As DMC-certified clinics, they are reimbursed by the state for substance use disorder services provided to eligible Medi-Cal members. As a result of the investigations, the 16 centers received temporary suspensions of their Medi-Cal provider numbers, preventing them from submitting claims for reimbursement of services until investigations are complete.

"Temporary" suspensions can take over one year while the criminal investigation is pending. Temporary suspensions can result in the facility closing given that most of these programs are fully reliant on Medi-Cal payments.
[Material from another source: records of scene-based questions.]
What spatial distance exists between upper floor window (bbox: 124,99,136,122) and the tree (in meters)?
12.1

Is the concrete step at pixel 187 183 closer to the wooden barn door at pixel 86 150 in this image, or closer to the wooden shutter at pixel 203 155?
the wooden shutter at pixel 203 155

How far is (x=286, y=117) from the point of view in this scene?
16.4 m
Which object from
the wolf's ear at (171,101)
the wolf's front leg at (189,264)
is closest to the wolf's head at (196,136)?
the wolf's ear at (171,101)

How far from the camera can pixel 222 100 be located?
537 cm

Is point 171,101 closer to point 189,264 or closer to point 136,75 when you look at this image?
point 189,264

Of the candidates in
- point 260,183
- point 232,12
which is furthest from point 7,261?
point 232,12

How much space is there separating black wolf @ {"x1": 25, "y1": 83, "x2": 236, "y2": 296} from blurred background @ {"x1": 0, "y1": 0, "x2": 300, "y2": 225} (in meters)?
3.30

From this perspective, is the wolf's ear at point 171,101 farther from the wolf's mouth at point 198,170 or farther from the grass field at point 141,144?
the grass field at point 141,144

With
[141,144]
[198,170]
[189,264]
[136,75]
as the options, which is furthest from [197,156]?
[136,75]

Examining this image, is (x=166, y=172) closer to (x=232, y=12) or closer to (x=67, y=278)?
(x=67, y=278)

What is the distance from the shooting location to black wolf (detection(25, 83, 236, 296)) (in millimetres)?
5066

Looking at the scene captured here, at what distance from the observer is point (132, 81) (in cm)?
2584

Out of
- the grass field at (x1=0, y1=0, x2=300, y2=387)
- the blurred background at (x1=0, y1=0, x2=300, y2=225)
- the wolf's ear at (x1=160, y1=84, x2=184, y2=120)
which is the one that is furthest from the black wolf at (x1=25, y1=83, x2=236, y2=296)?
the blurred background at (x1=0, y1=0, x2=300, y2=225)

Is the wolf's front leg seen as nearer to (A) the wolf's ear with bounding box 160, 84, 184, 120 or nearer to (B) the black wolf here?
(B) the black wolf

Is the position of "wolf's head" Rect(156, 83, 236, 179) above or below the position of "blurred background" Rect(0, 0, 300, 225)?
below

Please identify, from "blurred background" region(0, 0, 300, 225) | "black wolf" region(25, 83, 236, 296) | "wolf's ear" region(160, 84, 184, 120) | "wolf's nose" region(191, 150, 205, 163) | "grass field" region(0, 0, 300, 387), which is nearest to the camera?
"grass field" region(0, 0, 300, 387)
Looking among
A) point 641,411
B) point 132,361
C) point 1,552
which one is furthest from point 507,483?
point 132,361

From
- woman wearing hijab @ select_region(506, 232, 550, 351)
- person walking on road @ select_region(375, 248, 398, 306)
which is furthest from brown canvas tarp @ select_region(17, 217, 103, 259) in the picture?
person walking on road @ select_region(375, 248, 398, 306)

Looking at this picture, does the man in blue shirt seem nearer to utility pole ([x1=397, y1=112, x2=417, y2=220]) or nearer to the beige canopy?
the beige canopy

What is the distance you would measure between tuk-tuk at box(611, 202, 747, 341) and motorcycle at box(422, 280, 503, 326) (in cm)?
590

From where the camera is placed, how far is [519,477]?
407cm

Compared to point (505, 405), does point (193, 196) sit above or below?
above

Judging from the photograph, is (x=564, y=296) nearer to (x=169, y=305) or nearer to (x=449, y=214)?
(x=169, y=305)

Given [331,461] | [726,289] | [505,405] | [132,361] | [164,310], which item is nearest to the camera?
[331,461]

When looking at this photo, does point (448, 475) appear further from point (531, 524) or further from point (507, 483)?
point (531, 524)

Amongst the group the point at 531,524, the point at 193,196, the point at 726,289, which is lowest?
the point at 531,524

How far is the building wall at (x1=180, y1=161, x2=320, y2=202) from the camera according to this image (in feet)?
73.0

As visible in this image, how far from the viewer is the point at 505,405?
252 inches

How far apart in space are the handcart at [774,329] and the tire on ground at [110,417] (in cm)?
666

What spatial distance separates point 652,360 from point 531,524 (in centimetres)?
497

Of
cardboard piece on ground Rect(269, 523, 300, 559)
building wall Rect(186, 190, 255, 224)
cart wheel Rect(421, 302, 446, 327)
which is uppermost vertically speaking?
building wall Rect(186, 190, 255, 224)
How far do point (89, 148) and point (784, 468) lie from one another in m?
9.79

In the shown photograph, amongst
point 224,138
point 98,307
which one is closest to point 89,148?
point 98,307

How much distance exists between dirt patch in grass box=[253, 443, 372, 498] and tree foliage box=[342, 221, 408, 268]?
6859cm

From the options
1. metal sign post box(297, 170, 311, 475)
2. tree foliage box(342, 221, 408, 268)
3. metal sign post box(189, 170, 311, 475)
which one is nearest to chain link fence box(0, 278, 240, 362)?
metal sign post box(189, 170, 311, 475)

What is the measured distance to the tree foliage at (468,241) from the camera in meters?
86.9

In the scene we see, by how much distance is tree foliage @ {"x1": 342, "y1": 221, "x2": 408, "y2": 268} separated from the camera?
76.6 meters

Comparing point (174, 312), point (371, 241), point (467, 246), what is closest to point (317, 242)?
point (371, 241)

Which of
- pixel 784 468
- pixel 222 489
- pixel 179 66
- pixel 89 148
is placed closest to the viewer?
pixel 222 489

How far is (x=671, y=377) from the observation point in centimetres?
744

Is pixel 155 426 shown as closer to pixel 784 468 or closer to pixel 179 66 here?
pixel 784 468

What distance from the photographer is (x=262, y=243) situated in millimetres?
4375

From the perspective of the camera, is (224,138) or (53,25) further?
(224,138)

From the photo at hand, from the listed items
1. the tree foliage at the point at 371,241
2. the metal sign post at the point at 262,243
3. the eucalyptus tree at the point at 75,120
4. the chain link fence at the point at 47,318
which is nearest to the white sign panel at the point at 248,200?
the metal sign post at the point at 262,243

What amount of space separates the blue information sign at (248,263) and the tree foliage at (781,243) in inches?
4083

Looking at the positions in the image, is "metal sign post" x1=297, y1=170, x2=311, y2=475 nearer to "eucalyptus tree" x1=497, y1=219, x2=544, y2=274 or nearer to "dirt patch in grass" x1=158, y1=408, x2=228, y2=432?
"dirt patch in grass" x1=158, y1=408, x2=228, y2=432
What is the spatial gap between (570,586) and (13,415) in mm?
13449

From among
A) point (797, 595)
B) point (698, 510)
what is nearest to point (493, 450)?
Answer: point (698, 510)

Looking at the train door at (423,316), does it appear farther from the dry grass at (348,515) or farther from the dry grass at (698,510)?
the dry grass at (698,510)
All 16 cases have been referred to the California Department of Justice for further investigation, which may lead to permanent sanctions (such as termination of provider number) or the filing of a criminal action.  However, the temporary suspension can be lifted early if the treatment centers can show that there is not reliable evidence of fraud or abuse. This action is the first phase of DHCS’ ongoing review of DMC, which came fully under its purview earlier this month.

 Allegations received by DHCS regarding DMC include claims that providers have hired individuals who are on the federal list of excluded providers. These individuals have been convicted of a felony or misdemeanor involving fraud or abuse in any government program, or they have been convicted of neglect or abuse of a patient while providing a health care item or service. Some centers are suspected of violating state and federal laws by providing services that are not deemed medically necessary and of fraudulently billing DMC for services that were not rendered. DHCS is working with counties, which contract directly with these clinics to provide services, to resolve any discrepancies between the actions of the centers and their billing of Medi-Cal.

On July 1, 2013, all substance use disorder programs from the Department of Alcohol and Drug Programs completed their transfer to DHCS. This allows for better coordination of the licensing, certification and program management of substance use disorder services to the benefit of individuals with substance use disorders.

Attorney Commentary Having represented Medi-Cal providers, including alcohol and drug treatment centers, who received temporary suspensions, it is critical to act quickly in assessing the merit of the allegations.  There are opportunities to seek a settlement conference and resolution with the Department especially where the allegations are weak or with little merit.